- EXERCISE AIM: Rewrite the listing below with every "tractor" changed to "harvester" and everything else unchanged. Leave the pictures out.

- MATERIAL:

————————

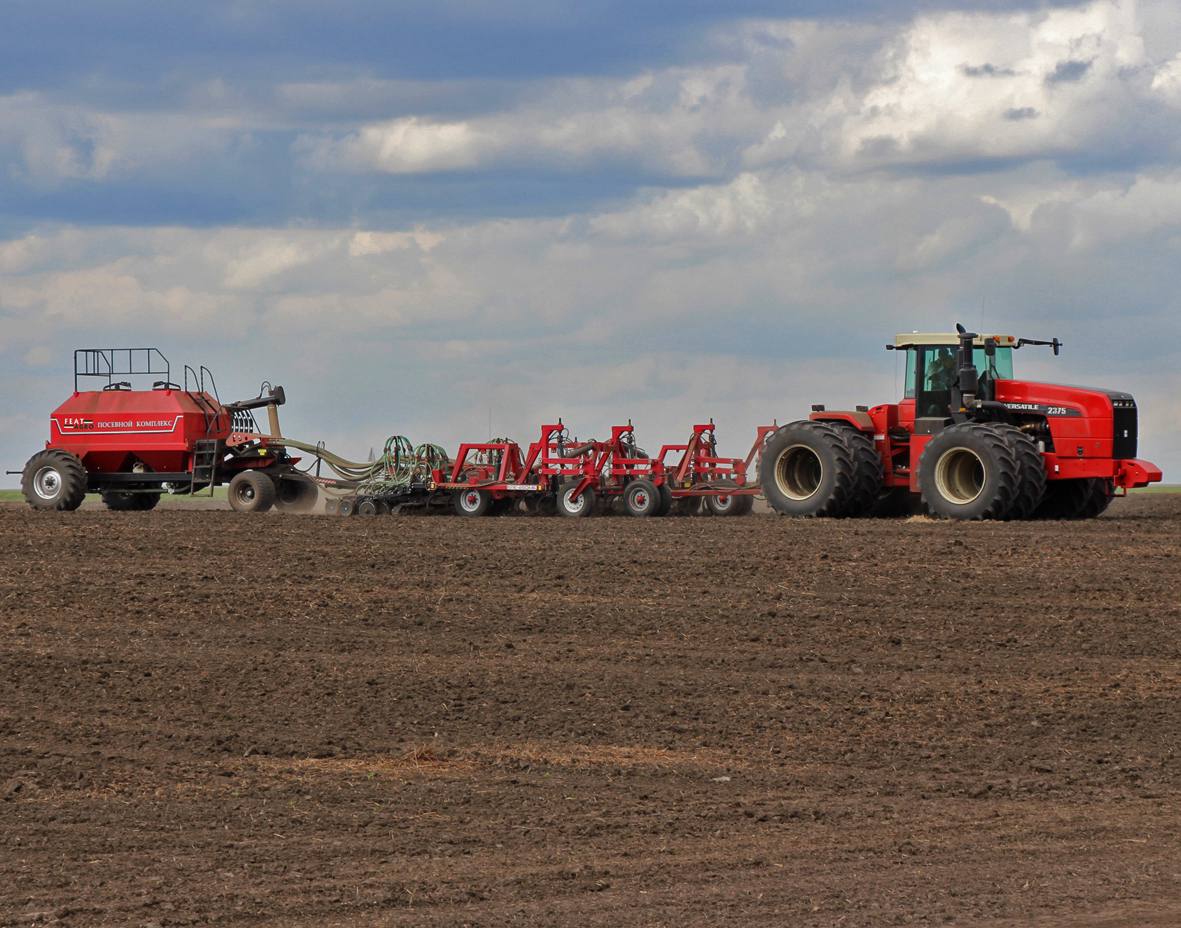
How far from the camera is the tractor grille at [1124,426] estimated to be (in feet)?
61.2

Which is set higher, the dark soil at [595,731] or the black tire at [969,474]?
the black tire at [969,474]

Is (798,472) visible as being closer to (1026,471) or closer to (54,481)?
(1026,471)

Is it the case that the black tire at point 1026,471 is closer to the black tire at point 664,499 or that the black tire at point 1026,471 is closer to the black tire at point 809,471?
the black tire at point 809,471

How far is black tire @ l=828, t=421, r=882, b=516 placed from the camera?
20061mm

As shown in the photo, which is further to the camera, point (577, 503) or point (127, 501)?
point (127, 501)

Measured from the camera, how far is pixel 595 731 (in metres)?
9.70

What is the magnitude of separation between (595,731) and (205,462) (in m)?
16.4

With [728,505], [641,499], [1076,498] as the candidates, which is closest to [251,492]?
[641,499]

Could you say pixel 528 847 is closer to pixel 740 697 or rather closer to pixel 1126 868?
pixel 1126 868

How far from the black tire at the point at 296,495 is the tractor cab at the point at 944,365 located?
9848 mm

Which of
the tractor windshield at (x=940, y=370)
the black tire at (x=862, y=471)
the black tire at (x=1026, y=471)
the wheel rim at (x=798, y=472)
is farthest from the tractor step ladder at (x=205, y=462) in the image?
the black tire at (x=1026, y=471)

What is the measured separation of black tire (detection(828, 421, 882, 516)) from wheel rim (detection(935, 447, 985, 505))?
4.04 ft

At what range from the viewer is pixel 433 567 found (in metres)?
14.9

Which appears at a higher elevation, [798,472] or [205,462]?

————————

- OUTPUT FOR THIS TASK:
How far from the camera is the harvester grille at [1124,426] estimated to be (in feet)?
61.2

Which is set higher, the dark soil at [595,731] or the black tire at [969,474]?
the black tire at [969,474]

Is (798,472) visible as being closer to (1026,471) or closer to (54,481)?
(1026,471)

Is it the case that the black tire at point 1026,471 is closer to the black tire at point 664,499 or that the black tire at point 1026,471 is closer to the black tire at point 809,471?
the black tire at point 809,471

How far is black tire @ l=828, t=421, r=882, b=516 placed from the camera?
20061mm

As shown in the photo, which is further to the camera, point (577, 503) or point (127, 501)?
point (127, 501)

Measured from the camera, how far is pixel 595 731 (in metres)?
9.70

What is the magnitude of separation between (595,731) and (205,462) (in m)?
16.4

With [728,505], [641,499], [1076,498] as the candidates, which is closest to [251,492]?
[641,499]

Could you say pixel 528 847 is closer to pixel 740 697 or rather closer to pixel 1126 868?
pixel 1126 868

How far from the black tire at the point at 296,495 is the harvester cab at the point at 944,365 located?
9848 mm

Which of
the harvester windshield at (x=940, y=370)
the black tire at (x=862, y=471)
the black tire at (x=1026, y=471)
the wheel rim at (x=798, y=472)
is farthest from the harvester step ladder at (x=205, y=462) in the image?
the black tire at (x=1026, y=471)

What is the measured separation of black tire (detection(828, 421, 882, 516)) from wheel rim (detection(935, 447, 985, 505))?
4.04 ft

At what range from the viewer is pixel 433 567 found (in metres)?
14.9

Which appears at a higher elevation, [798,472] or [205,462]?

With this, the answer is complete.